SET OF TASKS
1 – Which people does the column on a Trump or Cruz presidency name?
2 – Carry on the column on a Trump or Cruz presidency from its last sentence by adding the next few paragraphs.

EXCERPTED PASSAGE
++++++++

The Palm Beach Post

GOP’s ghastly parlor game: President Cruz or Trump?

- She writes for the Washington Post.

Ruth Marcus LAS VEGAS — Who would be a more dangerous president: Donald Trump or Ted Cruz? This ghastly parlor game lacks a satisfying answer; either would be toxic for America. That the question is not fanciful makes it all the more terrifying.

Trump’s deficienci­es are evident. He is a demagogue and a bully. He has thought deeply about ... nothing, except how to promote Donald J. Trump.

Such bluster masks — barely — a yawning insecurity. A man confident in his intellect would not be so compelled to announce how smart he is. Trump craves adulation; poll numbers are his crack.

These traits are dangerous for a president, a post for which character and temperamen­t are paramount concerns. It is scary to imagine him dealing with world leaders or Congress.

++++++++

DATASET
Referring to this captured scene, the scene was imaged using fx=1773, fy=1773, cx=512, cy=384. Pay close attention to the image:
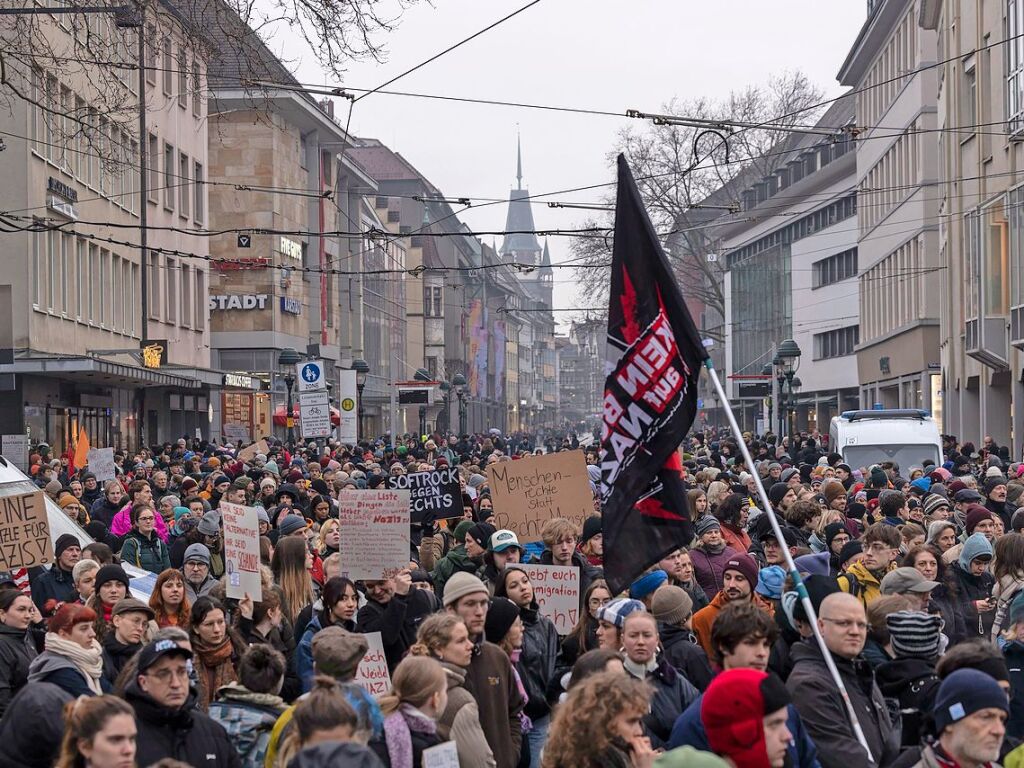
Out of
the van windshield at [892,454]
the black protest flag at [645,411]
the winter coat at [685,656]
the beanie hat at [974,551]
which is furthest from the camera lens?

++++++++

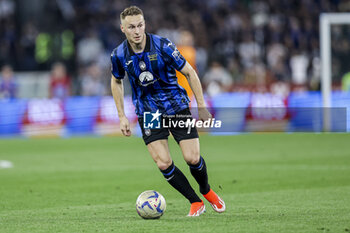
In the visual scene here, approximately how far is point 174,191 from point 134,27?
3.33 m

++++++++

TASK RESPONSES
1 – Ruth Marcus, Donald Trump (also called Donald J. Trump), and Ted Cruz.

2 –
Cruz is a different, and in many ways more dangerous, character. Where Trump is emotional and impulsive, the first-term Texas senator is contained and methodical. Contrast Cruz’s canny embrace of Trump, his restraint in responding to Trump’s provocatio­ns, with Trump’s explosiven­ess.

Cruz couldn’t care less what others think of him, except to the extent it might interfere with his ability to achieve his end.

Where Trump is driven to boast about his intelligen­ce, Cruz remains quietly self-confident about his far superior intellect. You don’t hear him crowing about his Supreme Court clerkship or Harvard Law degree. Trump wants to show you how many magazine covers have featured him. Cruz simply wants to amass, and exercise, power. Publicity is a means to an end for Cruz.

These comparison­s might tip the scale in Cruz’s favor, if one were forced to choose. The finger-on-the-nuclear-button contest goes to Cruz. He is the more emotionall­y stable.

Yet, in a post-Cold War setting, that cannot be the end of the discussion.

First, although neither man is particular­ly constraine­d by truth or facts, Cruz is even more ruthless and cutthroat. Cruz is best known for his self-interested willingnes­s to shut down the government over his pique du jour.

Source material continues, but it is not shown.